CHALLENGE >>
Copy every line of the following data word for word, leaving nothing out and changing nothing.

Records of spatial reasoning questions
=======

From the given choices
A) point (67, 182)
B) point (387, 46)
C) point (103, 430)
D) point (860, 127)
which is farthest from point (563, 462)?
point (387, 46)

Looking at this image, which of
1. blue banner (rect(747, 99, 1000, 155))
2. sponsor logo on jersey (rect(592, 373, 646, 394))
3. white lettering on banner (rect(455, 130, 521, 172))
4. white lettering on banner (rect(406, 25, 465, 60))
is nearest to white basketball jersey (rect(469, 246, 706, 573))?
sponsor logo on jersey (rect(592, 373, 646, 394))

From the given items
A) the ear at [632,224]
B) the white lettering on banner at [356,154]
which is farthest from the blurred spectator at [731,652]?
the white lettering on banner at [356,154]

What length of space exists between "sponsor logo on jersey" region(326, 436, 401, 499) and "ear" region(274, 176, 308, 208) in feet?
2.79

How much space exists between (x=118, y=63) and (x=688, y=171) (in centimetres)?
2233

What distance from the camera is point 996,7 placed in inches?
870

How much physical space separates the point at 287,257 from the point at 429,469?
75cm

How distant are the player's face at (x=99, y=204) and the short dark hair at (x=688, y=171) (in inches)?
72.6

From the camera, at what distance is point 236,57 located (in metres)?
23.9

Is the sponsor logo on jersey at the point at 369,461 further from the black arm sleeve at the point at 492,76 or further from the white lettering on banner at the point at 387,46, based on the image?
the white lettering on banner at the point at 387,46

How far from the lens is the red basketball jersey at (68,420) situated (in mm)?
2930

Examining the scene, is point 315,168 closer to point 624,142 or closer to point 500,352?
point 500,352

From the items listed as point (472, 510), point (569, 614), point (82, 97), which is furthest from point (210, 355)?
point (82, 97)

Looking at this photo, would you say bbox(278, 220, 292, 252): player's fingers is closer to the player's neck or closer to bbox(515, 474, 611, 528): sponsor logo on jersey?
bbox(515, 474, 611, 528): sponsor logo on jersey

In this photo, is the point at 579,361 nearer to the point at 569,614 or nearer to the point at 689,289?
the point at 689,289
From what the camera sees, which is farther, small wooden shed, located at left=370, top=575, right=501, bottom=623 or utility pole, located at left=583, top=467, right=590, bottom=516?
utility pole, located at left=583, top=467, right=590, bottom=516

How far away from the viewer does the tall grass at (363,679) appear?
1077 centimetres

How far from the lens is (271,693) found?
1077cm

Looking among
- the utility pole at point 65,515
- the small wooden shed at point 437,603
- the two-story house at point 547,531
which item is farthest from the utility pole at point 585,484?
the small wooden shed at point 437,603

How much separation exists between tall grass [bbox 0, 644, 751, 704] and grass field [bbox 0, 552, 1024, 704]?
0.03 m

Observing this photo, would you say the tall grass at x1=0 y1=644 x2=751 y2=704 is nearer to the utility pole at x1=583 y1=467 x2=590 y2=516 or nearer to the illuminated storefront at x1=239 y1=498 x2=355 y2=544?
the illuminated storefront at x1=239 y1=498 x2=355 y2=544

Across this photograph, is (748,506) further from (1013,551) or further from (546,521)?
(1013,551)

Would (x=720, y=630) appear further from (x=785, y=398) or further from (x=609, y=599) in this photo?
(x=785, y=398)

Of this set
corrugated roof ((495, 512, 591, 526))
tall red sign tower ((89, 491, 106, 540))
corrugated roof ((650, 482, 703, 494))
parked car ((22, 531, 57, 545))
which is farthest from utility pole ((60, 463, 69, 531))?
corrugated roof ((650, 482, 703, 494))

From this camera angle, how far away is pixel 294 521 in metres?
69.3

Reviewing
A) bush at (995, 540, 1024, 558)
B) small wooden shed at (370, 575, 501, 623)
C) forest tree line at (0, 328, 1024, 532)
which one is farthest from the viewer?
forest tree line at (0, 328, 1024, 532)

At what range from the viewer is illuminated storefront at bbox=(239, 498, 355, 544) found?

=======

ANSWER BELOW >>
From the given choices
A) point (67, 182)
B) point (387, 46)
C) point (103, 430)
D) point (860, 127)
which is farthest from point (563, 462)?
point (387, 46)

Looking at this image, which of
1. blue banner (rect(747, 99, 1000, 155))
2. sponsor logo on jersey (rect(592, 373, 646, 394))
3. white lettering on banner (rect(455, 130, 521, 172))
4. white lettering on banner (rect(406, 25, 465, 60))
is nearest to white basketball jersey (rect(469, 246, 706, 573))?
sponsor logo on jersey (rect(592, 373, 646, 394))

From the given items
A) the ear at [632,224]
B) the white lettering on banner at [356,154]
which is farthest from the blurred spectator at [731,652]?
the white lettering on banner at [356,154]

What length of space exists between "sponsor logo on jersey" region(326, 436, 401, 499) and "ear" region(274, 176, 308, 208) in feet?
2.79

How much space exists between (x=118, y=63) and (x=688, y=171) (in centimetres)?
2233

What distance from the camera is point 996,7 placed in inches?
870

How much physical space separates the point at 287,257 from the point at 429,469?
75cm

How distant are the player's face at (x=99, y=204) and the short dark hair at (x=688, y=171) (in inches)?
72.6

From the camera, at what distance is point 236,57 located (in metres)?
23.9

Is the sponsor logo on jersey at the point at 369,461 further from the black arm sleeve at the point at 492,76 or further from the white lettering on banner at the point at 387,46, based on the image?
the white lettering on banner at the point at 387,46

How far from the lens is the red basketball jersey at (68,420) situated (in mm)?
2930

Examining the scene, is point 315,168 closer to point 624,142 or closer to point 500,352?
point 500,352

From the items listed as point (472, 510), point (569, 614), point (82, 97), which is furthest from point (210, 355)?
point (82, 97)

Looking at this photo, would you say bbox(278, 220, 292, 252): player's fingers is closer to the player's neck or closer to bbox(515, 474, 611, 528): sponsor logo on jersey?
bbox(515, 474, 611, 528): sponsor logo on jersey

In this photo, is the point at 579,361 nearer to the point at 569,614 or nearer to the point at 689,289?
the point at 689,289
From what the camera sees, which is farther, small wooden shed, located at left=370, top=575, right=501, bottom=623 or utility pole, located at left=583, top=467, right=590, bottom=516?
utility pole, located at left=583, top=467, right=590, bottom=516

How far away from the viewer does the tall grass at (363,679) appear?
1077 centimetres

How far from the lens is (271,693) found?
1077cm

Looking among
- the utility pole at point 65,515
- the small wooden shed at point 437,603
- the two-story house at point 547,531
which item is farthest from the utility pole at point 585,484?
the small wooden shed at point 437,603

How much separation exists between tall grass [bbox 0, 644, 751, 704] and grass field [bbox 0, 552, 1024, 704]?
0.03 m

Observing this photo, would you say the tall grass at x1=0 y1=644 x2=751 y2=704 is nearer to the utility pole at x1=583 y1=467 x2=590 y2=516 or nearer to the illuminated storefront at x1=239 y1=498 x2=355 y2=544?
the illuminated storefront at x1=239 y1=498 x2=355 y2=544

Across this photograph, is (748,506) further from (1013,551) or further from (546,521)?
(1013,551)

Would (x=720, y=630) appear further from (x=785, y=398) or further from (x=609, y=599) in this photo?
(x=785, y=398)

Of this set
corrugated roof ((495, 512, 591, 526))
tall red sign tower ((89, 491, 106, 540))
corrugated roof ((650, 482, 703, 494))
parked car ((22, 531, 57, 545))
which is farthest from utility pole ((60, 463, 69, 531))?
corrugated roof ((650, 482, 703, 494))

From this camera angle, how far away is pixel 294 521 in metres?
69.3

Reviewing
A) bush at (995, 540, 1024, 558)
B) small wooden shed at (370, 575, 501, 623)
C) forest tree line at (0, 328, 1024, 532)
which one is farthest from the viewer?
forest tree line at (0, 328, 1024, 532)

At what range from the viewer is illuminated storefront at bbox=(239, 498, 355, 544) found?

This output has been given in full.